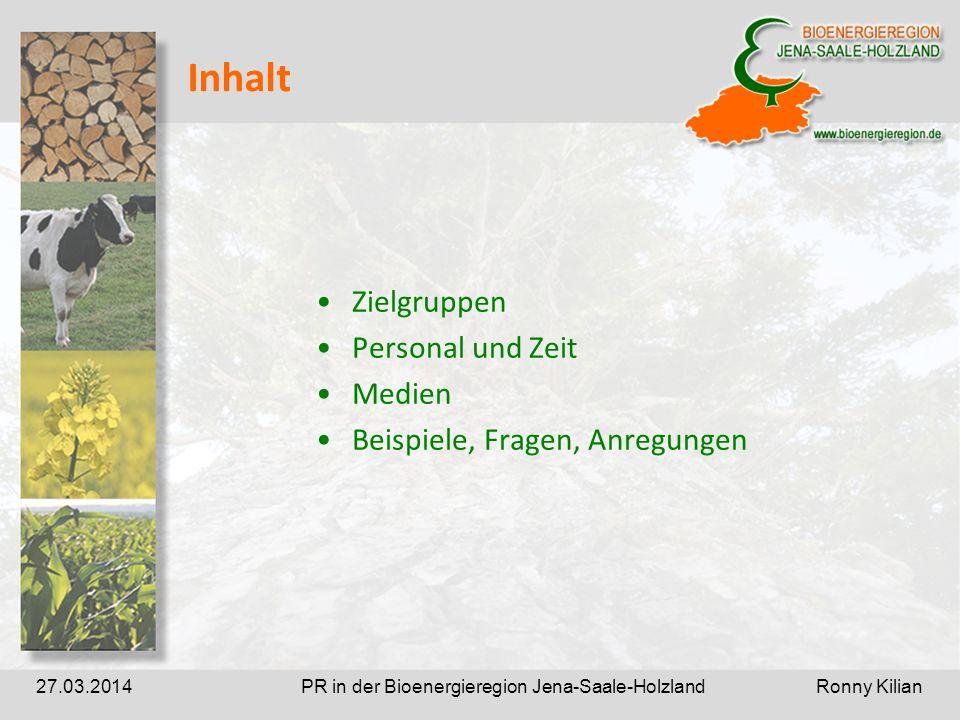 PR in der Bioenergieregion Jena-Saale-Holzland Ronny Kilian27.03.2014 Inhalt Zielgruppen Personal und Zeit Medien Beispiele, Fragen, Anregungen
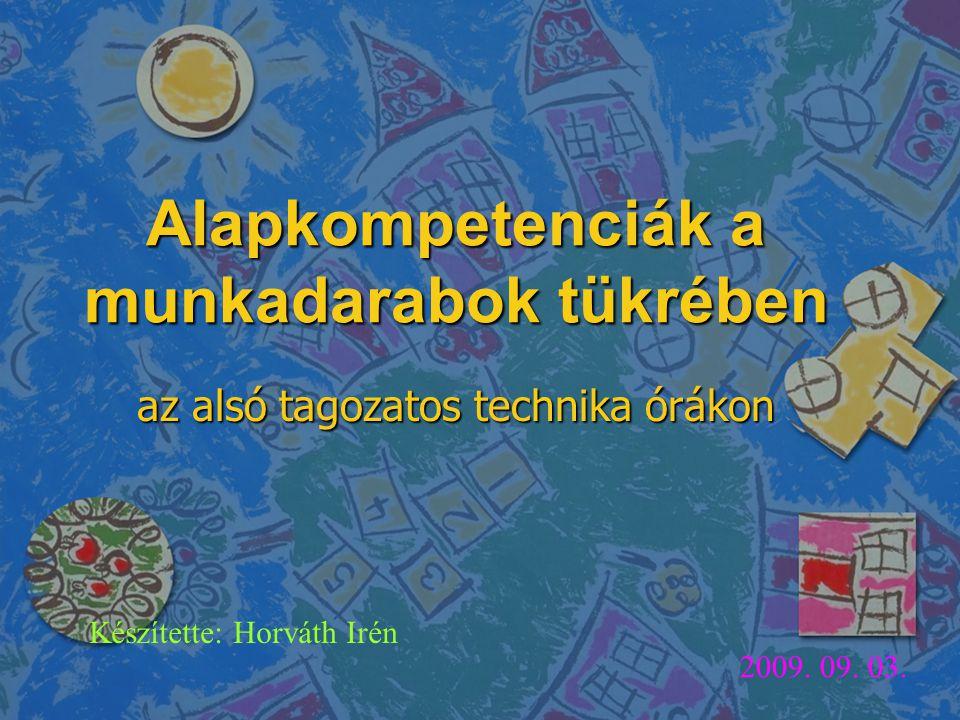TananyagKulcskompetenciák Anyagvizsgálat 1.Anyanyelvi kommunikáció 2.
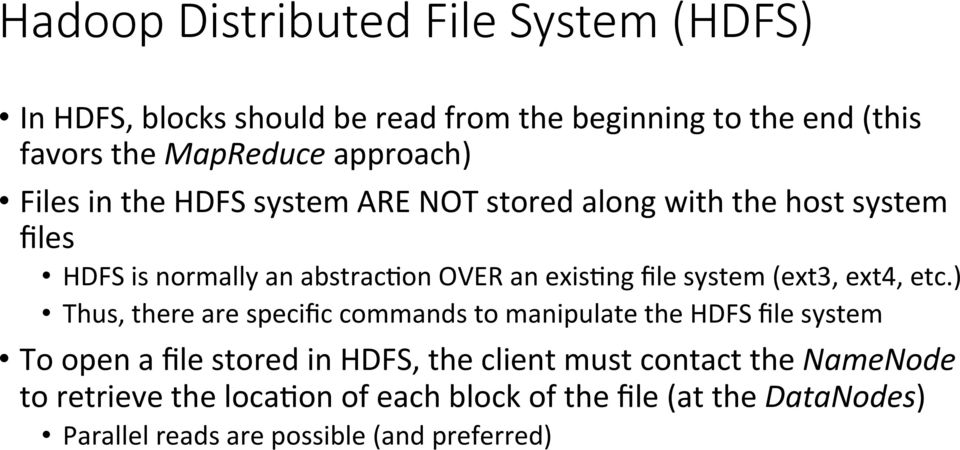 file system (ext3, ext4, etc.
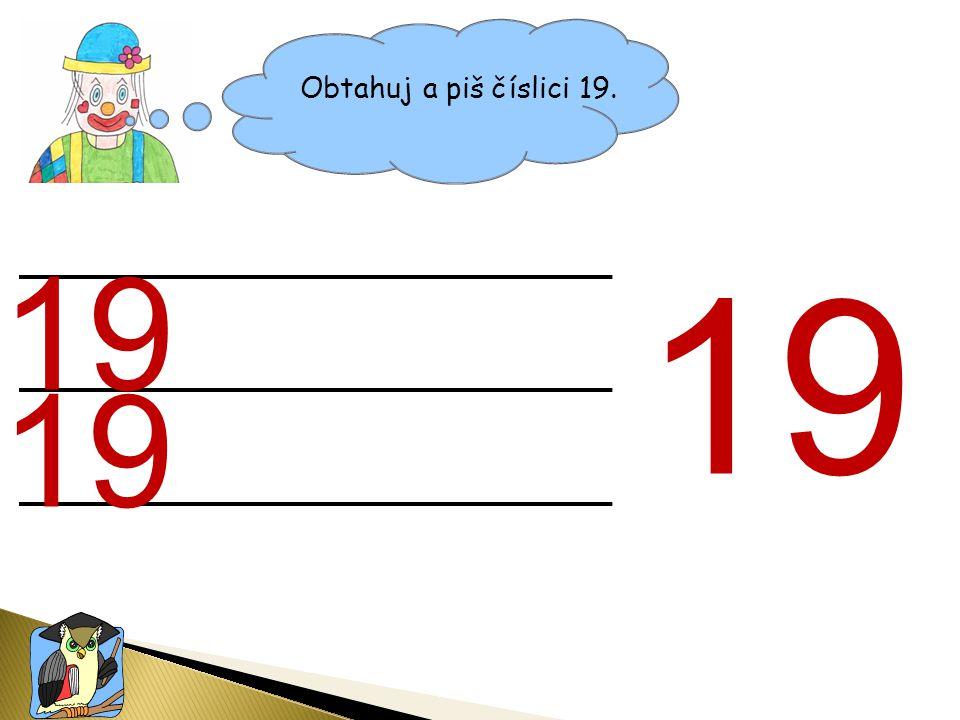 Obtahuj a piš číslici 19. 19 19 19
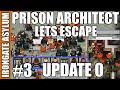 Prison Architect | Update 0 | Lets Escape | Irongate Asylum | #3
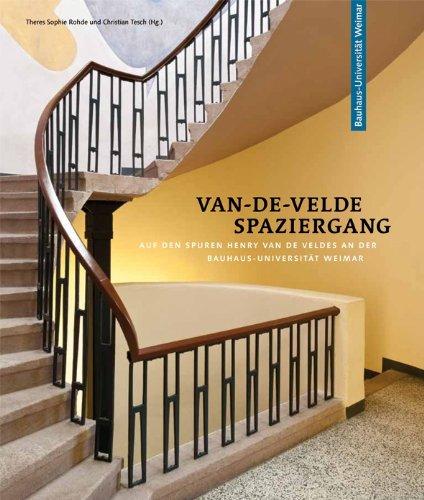Van-de-Velde-Spaziergang: Auf den Spuren Henry van de Veldes an der Bauhaus-Universität Weimar Buch-Cover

──────

Task item
Output all the entries exactly, minus any pictures.

Your response
 PR in der Bioenergieregion Jena-Saale-Holzland Ronny Kilian27.03.2014 Inhalt Zielgruppen Personal und Zeit Medien Beispiele, Fragen, Anregungen
TananyagKulcskompetenciák Anyagvizsgálat 1.Anyanyelvi kommunikáció 2.
 file system (ext3, ext4, etc.
 Obtahuj a piš číslici 19. 19 19 19
 Prison Architect | Update 0 | Lets Escape | Irongate Asylum | #3
Van-de-Velde-Spaziergang: Auf den Spuren Henry van de Veldes an der Bauhaus-Universität Weimar Buch-Cover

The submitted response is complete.